▶ Brano di lettura
"""

L'Aquila, Campo 3e32, MediaLab, ore 10:00

Questa dovrebbe essere l'ultima puntata di questo diario aquilano, visto che oggi si parte. Ma non lo sarà perché sono rimaste - a differenza di quanto dicevo promettendo che mi sarei occupato solo della manifestazione anti G8 - ancora alcune questioni in sospeso. Per ora ci limiteremo a sistemare i quattro tasselli banalissimi che si chiamano: comunicazione, democrazia, partecipazione e manifestazioni di dissenso. Un compito soverchiante ma necessario, giacché si sono mescolate, in questa città, le istanze dell'anti G8 e quelle degli aquilani.

"""

▶ Dati grezzi
"""

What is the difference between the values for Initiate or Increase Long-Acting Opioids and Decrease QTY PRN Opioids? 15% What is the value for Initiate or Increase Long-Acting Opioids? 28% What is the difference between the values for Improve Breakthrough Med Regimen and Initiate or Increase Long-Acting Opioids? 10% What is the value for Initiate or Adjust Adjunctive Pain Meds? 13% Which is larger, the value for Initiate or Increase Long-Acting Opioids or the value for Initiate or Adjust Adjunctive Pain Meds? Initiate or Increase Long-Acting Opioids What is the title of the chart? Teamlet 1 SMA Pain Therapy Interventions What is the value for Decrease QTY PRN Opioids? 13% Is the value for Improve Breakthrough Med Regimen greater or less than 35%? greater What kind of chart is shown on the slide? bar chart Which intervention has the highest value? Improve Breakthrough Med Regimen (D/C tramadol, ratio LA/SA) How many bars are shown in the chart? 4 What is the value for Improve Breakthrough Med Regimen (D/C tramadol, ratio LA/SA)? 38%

"""
"""

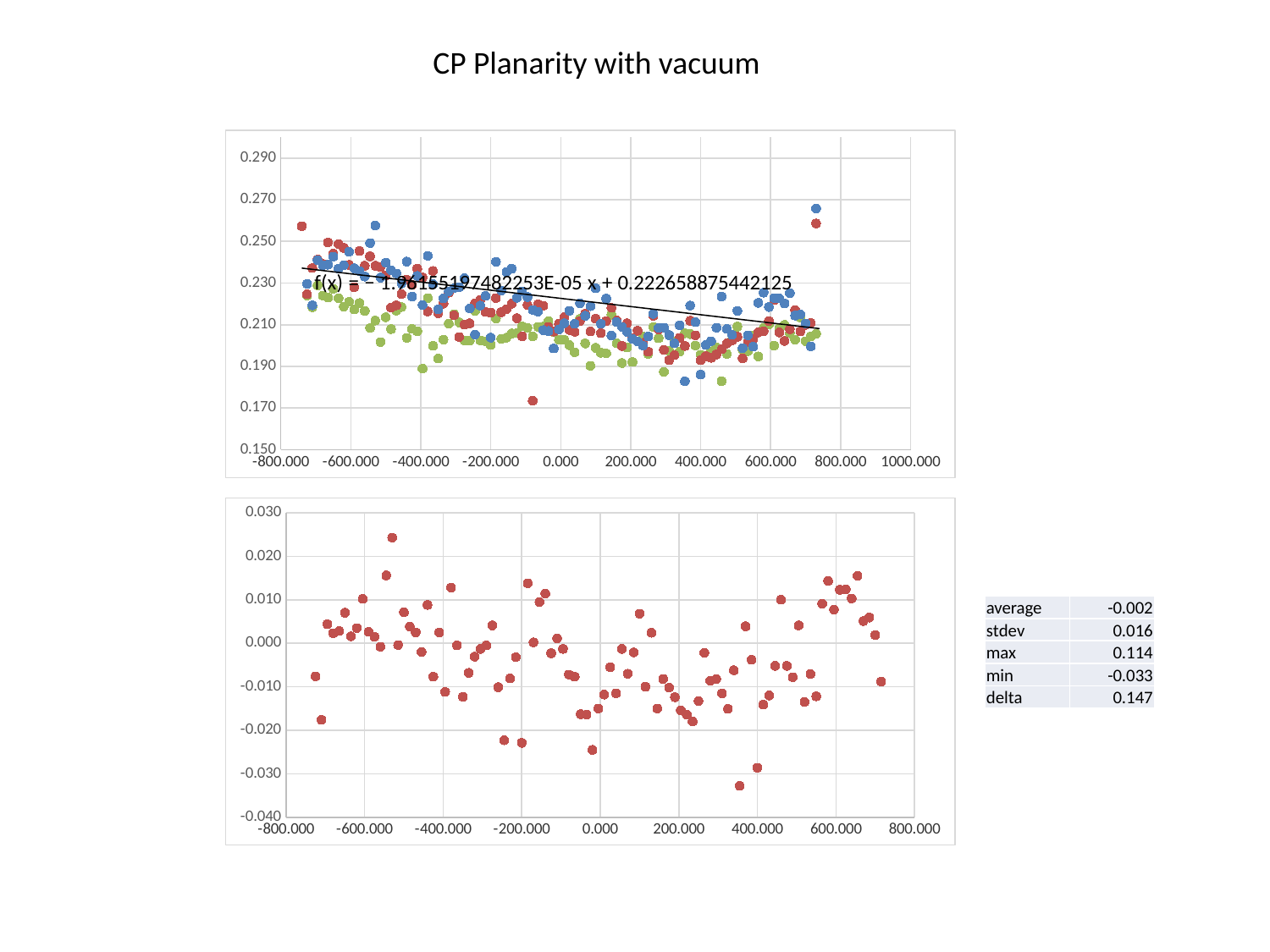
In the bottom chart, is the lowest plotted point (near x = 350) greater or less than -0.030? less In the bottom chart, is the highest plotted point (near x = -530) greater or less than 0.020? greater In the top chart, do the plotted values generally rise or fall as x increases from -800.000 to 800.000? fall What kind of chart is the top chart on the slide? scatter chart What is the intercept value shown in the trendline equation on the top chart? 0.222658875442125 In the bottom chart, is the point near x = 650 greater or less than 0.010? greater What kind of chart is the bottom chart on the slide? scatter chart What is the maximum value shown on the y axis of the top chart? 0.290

"""

▶ Descrizione dell'esercizio
Trascriva per intero il brano del diario aquilano, senza modificarne alcuna parola né la punteggiatura.

▶ Esito della consegna
L'Aquila, Campo 3e32, MediaLab, ore 10:00

Questa dovrebbe essere l'ultima puntata di questo diario aquilano, visto che oggi si parte. Ma non lo sarà perché sono rimaste - a differenza di quanto dicevo promettendo che mi sarei occupato solo della manifestazione anti G8 - ancora alcune questioni in sospeso. Per ora ci limiteremo a sistemare i quattro tasselli banalissimi che si chiamano: comunicazione, democrazia, partecipazione e manifestazioni di dissenso. Un compito soverchiante ma necessario, giacché si sono mescolate, in questa città, le istanze dell'anti G8 e quelle degli aquilani.